The Liverpool Care Pathway (LCP) debate has brought the public’s attention to the possibility that patients are being deprived of life, their death hastened, when medical teams decide that their time has come. The elements of the pathway that were intended to reduce the burden of treatment, such as not inserting new intravenous lines or passing feeding tubes, have been portrayed as withdrawals of care.
The end result, at one level, has been helpful. Doctors and nurses are now more careful and explicit in describing what the pathway entails and what its effects might be. It is undeniable that in some cases, the LCP was started without families being aware of it. Most in the medical profession feel stongly that the LCP does not itself bring about death, but it has become necessary to consider this possibilty when discussing it with relatives. But I now wonder whether this need for clarity has altered the tone of end of life care discussions adversely.
To put it simply, there is a danger that we end up discussing the philosophy and application of LCP itself more than the needs of the individual patient.
This may be because we are nervous. I can only speak for myself of course, but I have found myself introducing the term ‘Liverpool Care Pathway’ with a degree of hesitancy, because I know it may have baggage attached. I do not know how the relatives that face me will interpret those words, because I do not know how they have reacted to the media coverage. Will they assume that I am trying to enforce some form of euthanasia? Will they read into my words some malign motivation, the need to clear a bed, to unburden the Trust of their ailing loved one? Or will they have listened to the debates and read the articles without developing scepticism towards doctors? It is necessary to gauge the family’s reaction before moving on to the next part of the discussion. And this carries with it the danger of the derailing the whole interaction. There is a danger that focus on the patients needs and previously expressed goals is lost, while the conversation segues into a cursory review of recent news stories and media reports.
You have no idea what the reaction will be until you mention it, but because the LCP is now ‘controversial’, you have to make emotional room and physical time to manage it. The tone is altered. If there is scepticism or fear (and who could blame a Daily Mail or Telegraph reader for having doubts after the numerous reports?) it remains for the doctors or nurses to overcome this, to gently persuade and reassure. Their skills and knowledge are diverted into justifyng a mode of care that they continue to have faith in, rather than concentrating on the individual aspects of the patient’s treatment.
One option would be to carry on regardless, to have the same discussion that one would have had before the controversy took fire. But that approach risks ignoring any concerns that the family might have but are too shocked or nervous to voice. There is a danger that a day or two later the import of the Pathway’s initiation will sink in and the situation could be challenged. The bottom line is that permission is needed to start the pathway. Indeed, Jeremy Hunt (Secretary of State for Health) has suggested that it may become a legal requirement. This contrasts with resuscitation, which remains a ‘medical’ decision*.

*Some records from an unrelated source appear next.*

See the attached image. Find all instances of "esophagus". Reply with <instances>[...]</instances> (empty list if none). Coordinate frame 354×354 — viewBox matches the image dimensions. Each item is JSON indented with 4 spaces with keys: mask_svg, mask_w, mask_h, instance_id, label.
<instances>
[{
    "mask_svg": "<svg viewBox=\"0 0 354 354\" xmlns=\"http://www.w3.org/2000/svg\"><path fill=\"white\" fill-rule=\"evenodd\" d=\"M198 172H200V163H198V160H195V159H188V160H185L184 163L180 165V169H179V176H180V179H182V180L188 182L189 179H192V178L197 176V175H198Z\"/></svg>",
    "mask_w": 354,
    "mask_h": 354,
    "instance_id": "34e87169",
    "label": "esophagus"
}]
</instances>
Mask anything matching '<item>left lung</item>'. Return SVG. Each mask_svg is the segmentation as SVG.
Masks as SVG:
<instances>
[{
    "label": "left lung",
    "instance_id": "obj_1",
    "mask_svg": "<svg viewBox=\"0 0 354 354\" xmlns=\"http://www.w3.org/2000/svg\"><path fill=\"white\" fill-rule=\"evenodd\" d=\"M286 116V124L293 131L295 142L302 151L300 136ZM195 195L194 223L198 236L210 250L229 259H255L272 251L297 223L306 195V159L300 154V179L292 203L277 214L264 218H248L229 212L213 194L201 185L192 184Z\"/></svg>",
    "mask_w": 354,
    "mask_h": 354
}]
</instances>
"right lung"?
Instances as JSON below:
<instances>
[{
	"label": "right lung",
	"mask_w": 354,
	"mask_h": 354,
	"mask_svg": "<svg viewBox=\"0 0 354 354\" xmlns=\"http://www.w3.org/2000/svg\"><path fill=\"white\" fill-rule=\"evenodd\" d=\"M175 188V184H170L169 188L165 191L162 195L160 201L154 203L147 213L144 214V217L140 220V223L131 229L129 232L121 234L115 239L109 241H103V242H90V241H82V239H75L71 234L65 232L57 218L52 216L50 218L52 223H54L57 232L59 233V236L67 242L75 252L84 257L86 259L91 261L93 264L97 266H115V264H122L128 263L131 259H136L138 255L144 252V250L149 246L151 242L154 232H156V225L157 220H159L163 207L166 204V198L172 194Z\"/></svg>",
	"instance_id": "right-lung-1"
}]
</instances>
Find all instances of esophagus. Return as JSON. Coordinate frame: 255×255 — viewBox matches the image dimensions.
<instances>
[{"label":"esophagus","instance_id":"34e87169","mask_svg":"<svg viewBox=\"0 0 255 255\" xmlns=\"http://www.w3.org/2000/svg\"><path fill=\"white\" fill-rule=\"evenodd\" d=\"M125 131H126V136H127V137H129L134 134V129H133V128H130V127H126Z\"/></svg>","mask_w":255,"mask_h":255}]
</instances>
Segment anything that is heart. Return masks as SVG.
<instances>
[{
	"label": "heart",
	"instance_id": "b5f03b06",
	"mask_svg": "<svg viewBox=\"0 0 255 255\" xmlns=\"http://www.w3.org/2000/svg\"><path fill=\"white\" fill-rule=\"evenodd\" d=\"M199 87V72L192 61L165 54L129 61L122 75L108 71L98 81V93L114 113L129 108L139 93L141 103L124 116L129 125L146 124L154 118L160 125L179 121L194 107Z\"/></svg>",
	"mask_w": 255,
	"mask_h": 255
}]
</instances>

So, what to most doctors and nurses was merely a way of organising and formalising established methods of terminal care has now become a ‘treatment’ in itself, one that demands a separate exploration of risks and benefits. I would question whether this is the right kind of conversation to be having with the family of the patient who is clearly dying. Is it really appropriate to introduce new ideas and new decisions at this moment? The medical journey has almost reached an end. The burdens and benefits of various therapies (chemotherapy, antibiotics, surgery, ventilators…) will have been discussed at length, but they will not have proved successful, and that is why the patient is now dying. As the patient moves into their final few days, the relatives are presented with yet another decision…one which, most believe, is not a true decision at all.
Critics of the LCP argue that doctors are not good at predicting death. This forms the foundation of Professor Pullicino’s case against the Pathway. To a family member who has taken an interest in the controversy one of the first questions they might ask is, ‘How can you be sure they are dying? I’ve read that it’s a completely inexact science…’ To the doctor or nurse who is trying to talk through end of life care options, this is hugely undermining. How can they introduce the concept of the LCP, designed to alleviate discomfort at the end of life, while simultaneously fielding doubts that are raised about the diagnosis of dying? The honest answer would be, ‘We can never be a hundred percent certain sure…’, while the unvoiced thought runs through their mind – ‘I’ve seen hundreds of patients die, and I can tell you with a great deal of certainty, your mother is dying…’
Medical professionals can deal with all of this. Part of our role is to explain what is happening to families. We don’t mind…but I do find it regretful that the very term LCP has become a potential stumbling block in a journey that should be smooth. Doctors, nurses and families should not have to be skirting around the issue of ‘that death pathway they’re always talking about…’ when the minds of all involved should be focused on the needs of one person – the patient.
Note: this article is written with an emphasis on non-capacitous patients, rather than those who are able to engage in a full discussion before the terminal phase of their illness.
*best practice always involves explaining the resuscitation decision, and ideally obtaining agreement from the family. This occurs in the vast majority of circumstances.